Dave works with a fairly young crew. Mostly single, well educated, well paid twenty somethings who enjoy both life in the city and each other's company. Today the group planned some organized exercise and invited us to join them.

They had reserved two badmittons courts at a gym in Pudong. This fact alone is novel in my mind. You had to reserve badmitton courts? What, because other people might be playing on them?

But yes, that is exactly why. In fact, of all of the sporting facilities in our complex - tennis, swimming, squash, aerobics, golf, etc. - badmitton is the only court which is consistently booked. So yes, they reserved two badmitton courts. And we took the girls to join in a badmitton morning.

This after Dave and a neighbor began their morning playing squash for an hour. More specifically, the dads played squash while the moms and the young children sat outside and chatted. Our main focus was on keeping the kids outside of the squash court and away from small, rapidly flying rubber balls. By comparison to squash, badmitton seemed all the more simple. There was not even a ball.

Now, my American perspective is that, well, nobody plays badmitton.
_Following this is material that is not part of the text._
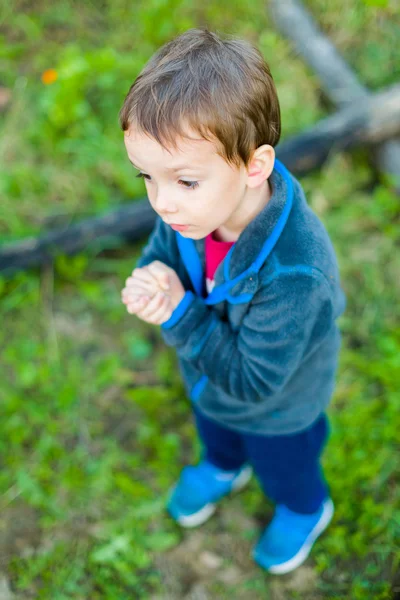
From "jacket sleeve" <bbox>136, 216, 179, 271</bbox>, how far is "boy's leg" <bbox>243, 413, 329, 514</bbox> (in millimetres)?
597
They sell the sets next to the croquet and the bocce ball at Target. Families buy them when they're hosting large picnics, and crews of 8 year old boys may play for a few minutes. But groups of adults do not wait in line for badmitton, and they certainly do not own their own rackets. Unless they came with the set they bought at Target when they hosted the family reunion.

The Chinese love badmitton. They take the game rather seriously, and they play it rather well. And, as it turns out, badmitton is a pretty fun game. Speaking as a girl who never became an athlete because of an inborn propensity to close my eyes whenever a ball flies toward me, the shuttlecock is right up my alley.

Dave's coworkers are a very welcoming crew, and happily played at our level. They made me feel a part of their group, and helped me to enjoy my first attempt at badmitton. After everyone tired of badmitton, they migrated toward the ping pong table. This is another sport that Americans laugh about and Chinese people take quite seriously. Dave was proud to hold his own against a Chinese opponent - everyone was impressed.

The girls enjoyed Dave's coworkers as much as ever. I rarely saw S--, as she placed herself in other people's arms the entire time. And L-- did her best to learn badmitton by carrying a racket and shuttlecock around the gym. She even learned how to say badmitton in Chinese - and her tonal pronunciation is much better than mine.